If, when solving by parts, you ever end up with your original integral, you can substitute a algebraically (like substitute the letter I for the origingal integral anywhere you see it) then just solve for I and that's your solution.

My professor broke solving by parts into three different types, and he called that one "around the world"

 

[eljose]

If by "looping", you mean that you let $dv= \frac{1}{x}$ and $u= e^x$ and everything canceled out leaving you with
[tex]\int e^x lnx dx= \int e^x ln x dx[/itex]
Of course!

If you do integration by parts twice and the second time "swap" u and dv, that will always happen.

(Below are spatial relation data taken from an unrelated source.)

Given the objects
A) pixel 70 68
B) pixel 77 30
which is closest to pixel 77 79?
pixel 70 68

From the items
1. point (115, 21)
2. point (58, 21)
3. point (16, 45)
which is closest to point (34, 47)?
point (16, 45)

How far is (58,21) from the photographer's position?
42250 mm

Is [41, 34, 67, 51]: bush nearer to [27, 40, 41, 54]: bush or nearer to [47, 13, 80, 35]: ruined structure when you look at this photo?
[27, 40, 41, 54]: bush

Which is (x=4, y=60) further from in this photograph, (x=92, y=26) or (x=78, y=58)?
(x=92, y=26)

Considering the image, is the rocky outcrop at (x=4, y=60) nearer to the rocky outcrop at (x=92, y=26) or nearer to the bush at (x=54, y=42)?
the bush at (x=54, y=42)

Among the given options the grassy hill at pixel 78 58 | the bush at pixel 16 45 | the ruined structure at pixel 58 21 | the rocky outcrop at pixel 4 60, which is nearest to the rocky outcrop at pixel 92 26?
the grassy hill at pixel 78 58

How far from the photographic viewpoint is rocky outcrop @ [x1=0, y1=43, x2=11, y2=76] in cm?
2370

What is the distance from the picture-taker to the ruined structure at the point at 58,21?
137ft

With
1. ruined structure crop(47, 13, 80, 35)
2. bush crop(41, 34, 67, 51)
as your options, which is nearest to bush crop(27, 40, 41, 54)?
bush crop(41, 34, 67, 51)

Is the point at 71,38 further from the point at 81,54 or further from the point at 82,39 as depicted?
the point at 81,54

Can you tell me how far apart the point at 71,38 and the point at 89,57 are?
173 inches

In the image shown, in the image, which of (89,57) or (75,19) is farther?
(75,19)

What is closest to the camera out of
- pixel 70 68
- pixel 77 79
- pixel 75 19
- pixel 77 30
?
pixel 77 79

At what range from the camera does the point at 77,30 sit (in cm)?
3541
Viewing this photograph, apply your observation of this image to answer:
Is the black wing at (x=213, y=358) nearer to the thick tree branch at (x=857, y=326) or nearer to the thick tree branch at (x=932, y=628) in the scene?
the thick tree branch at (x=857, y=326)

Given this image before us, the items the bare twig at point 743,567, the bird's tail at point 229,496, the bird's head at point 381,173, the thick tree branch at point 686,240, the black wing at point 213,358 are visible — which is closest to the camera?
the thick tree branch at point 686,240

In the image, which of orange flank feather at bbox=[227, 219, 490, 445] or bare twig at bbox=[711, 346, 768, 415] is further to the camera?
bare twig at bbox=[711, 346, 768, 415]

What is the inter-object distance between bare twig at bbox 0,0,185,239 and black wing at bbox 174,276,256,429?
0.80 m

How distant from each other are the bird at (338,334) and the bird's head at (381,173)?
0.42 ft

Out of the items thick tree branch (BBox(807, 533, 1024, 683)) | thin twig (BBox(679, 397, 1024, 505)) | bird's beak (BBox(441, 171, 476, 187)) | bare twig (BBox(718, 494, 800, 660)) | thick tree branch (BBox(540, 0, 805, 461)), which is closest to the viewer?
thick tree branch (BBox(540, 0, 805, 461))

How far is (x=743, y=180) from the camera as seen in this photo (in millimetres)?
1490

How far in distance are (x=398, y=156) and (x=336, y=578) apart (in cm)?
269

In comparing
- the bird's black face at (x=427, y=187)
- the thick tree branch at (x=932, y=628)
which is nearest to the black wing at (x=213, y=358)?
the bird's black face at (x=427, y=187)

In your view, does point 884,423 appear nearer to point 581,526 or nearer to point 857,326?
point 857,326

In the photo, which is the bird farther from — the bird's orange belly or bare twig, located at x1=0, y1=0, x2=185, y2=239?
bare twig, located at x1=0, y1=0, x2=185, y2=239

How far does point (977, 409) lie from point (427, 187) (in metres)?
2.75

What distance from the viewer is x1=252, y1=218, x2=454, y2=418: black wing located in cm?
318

Perhaps what you mean is that you again let $dv= e^x$ and $u= \frac{1}{x}$ so that you would up with
[tex]e^x lnx dx= e^x lnx- \frac{1}{x}+ \int\frac{e^x}{x^2}dx[/itex]
and continuing just gives you higher and higher powers in the denominator: Okay, that's good. What eventually happens is that, in the limit, you get ln x plus an infinite series. The integral cannot be done in terms of "elementary" functions.

Except for the case $$\int_0^{\infty}dxe^{-ax}lnx=-\frac{\gamma+lna}{a}$$ which is exact.

 

[matt grime]

Your integral is a definite integral, the other is not, moreover, what is gamma?

 

[gnomedt]

Gamma is probably the Euler-Mascheroni Constant (not 2.718...).

http://mathworld.wolfram.com/Euler-MascheroniConstant.html

 

[Orion1]

$$\text{ExpIntegralEi}[x] = - \int_{-x}^\infty \frac{e^{-t}}{t} dt$$

Mathematica solution:
$$\int e^x ln{x} dx = \int_{-x}^\infty \frac{e^{-t}}{t} dt + e^x ln x$$

---

$$\gamma$$ - EulerGamma (Euler-Mascheroni Constant)

$$\text{ExpIntegralEi}[z] = \sum_{k=1}^\infty \frac{z^k}{kk!} + \frac{1}{2} \left[ ln z - ln \left( \frac{1}{z} \right) \right] + \gamma$$

$$\int_{-z}^\infty \frac{e^{-t}}{t} dt = \sum_{k=1}^\infty \frac{z^k}{kk!} + \frac{1}{2} \left[ ln z - ln \left( \frac{1}{z} \right) \right] + \gamma$$

Orion1 solution:
$$\int e^x ln{x} dx = \sum_{k=1}^\infty \frac{x^k}{kk!} + \frac{1}{2} \left[ ln x - ln \left( \frac{1}{x} \right) \right] + e^x ln x + \gamma$$

Reference:
http://functions.wolfram.com/GammaBetaErf/ExpIntegralEi/02/

http://mathworld.wolfram.com/Euler-MascheroniConstant.html

 

[ashu_manoo12]

if "lnx" is the anle of any trignometric function. like intergration of "sinln dx "

 

[d_leet]

if "lnx" is the anle of any trignometric function. like intergration of "sinln dx "

What? That made absolutely no sense whatsoever? ln(x) is the natural logarithm of x.